§ **Compiti da svolgere**
1) Trascrivi fedelmente dal testo sull'Offensiva del Tet tutto ciò che va da "Nel giro di" fino a "un ruolo chiave.".
2) Riassumi in due frasi il testo sull'Offensiva del Tet.

§ **Documento**
__________

Nel giro di qualche settimana, i guerriglieri vennero respinti e l’operazione del generale Giap non riuscì a consolidare nessun importante risultato dal punto di vista militare. Ma l’impatto politico dell’Offensiva del Tet fu decisivo e segnò un punto di svolta nella guerra. Nella guerra, soprattutto nella guerra rivoluzionaria, il morale gioca un ruolo chiave.

L’Offensiva del Tet ebbe infatti un effetto traumatico sull’esercito americano e sul fronte interno. Divenne subito chiaro che il popolo vietnamita stava portando avanti una lotta coraggiosa contro un nemico più potente e che era disposto a sopportare immensi sacrifici pur di ottenere la propria libertà. La retorica del governo americano, che voleva i vietnamiti inermi vittime del comunismo, crollò da un giorno all’altro.

Studenti in lotta alla Columbia University, aprile 1968 (foto d’archivio).

__________

Dati di ragionamento spaziale:
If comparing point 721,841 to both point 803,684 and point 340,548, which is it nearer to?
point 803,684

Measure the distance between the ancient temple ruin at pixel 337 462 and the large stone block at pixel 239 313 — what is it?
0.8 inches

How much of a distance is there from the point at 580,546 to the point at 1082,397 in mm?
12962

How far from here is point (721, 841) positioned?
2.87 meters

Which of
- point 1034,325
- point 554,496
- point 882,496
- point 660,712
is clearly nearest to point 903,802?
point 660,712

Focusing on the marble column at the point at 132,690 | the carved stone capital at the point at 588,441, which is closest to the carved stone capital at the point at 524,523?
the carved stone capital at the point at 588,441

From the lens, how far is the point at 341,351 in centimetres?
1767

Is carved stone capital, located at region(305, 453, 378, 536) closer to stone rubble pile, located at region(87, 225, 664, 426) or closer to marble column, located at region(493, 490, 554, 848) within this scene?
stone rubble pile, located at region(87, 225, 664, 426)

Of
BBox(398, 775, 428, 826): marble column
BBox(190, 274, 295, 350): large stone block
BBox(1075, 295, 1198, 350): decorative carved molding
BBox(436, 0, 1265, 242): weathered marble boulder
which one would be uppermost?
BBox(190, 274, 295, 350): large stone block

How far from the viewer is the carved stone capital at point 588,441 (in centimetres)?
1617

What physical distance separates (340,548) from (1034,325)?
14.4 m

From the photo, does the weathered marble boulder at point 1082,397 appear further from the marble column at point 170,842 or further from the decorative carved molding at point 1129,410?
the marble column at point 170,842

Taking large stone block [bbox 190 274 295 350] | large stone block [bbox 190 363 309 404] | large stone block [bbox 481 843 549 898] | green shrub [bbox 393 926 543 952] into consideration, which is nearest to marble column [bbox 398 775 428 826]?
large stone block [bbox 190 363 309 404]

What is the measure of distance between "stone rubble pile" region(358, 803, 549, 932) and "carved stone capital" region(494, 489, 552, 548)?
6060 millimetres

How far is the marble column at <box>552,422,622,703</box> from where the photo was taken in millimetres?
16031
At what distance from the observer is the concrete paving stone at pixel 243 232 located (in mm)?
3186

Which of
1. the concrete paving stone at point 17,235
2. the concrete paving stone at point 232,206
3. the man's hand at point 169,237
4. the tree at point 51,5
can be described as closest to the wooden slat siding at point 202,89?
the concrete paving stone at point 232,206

__________

§ **Soluzioni svolte**
1)
Nel giro di qualche settimana, i guerriglieri vennero respinti e l’operazione del generale Giap non riuscì a consolidare nessun importante risultato dal punto di vista militare. Ma l’impatto politico dell’Offensiva del Tet fu decisivo e segnò un punto di svolta nella guerra. Nella guerra, soprattutto nella guerra rivoluzionaria, il morale gioca un ruolo chiave.

2) Nel giro di qualche settimana i guerriglieri furono respinti e l'operazione del generale Giap non consolidò alcun risultato militare importante, ma l'impatto politico dell'Offensiva del Tet fu decisivo e segnò una svolta nella guerra. L'offensiva ebbe un effetto traumatico sull'esercito americano e sul fronte interno, mostrò che il popolo vietnamita combatteva con coraggio contro un nemico più potente per ottenere la propria libertà e fece crollare da un giorno all'altro la retorica del governo americano.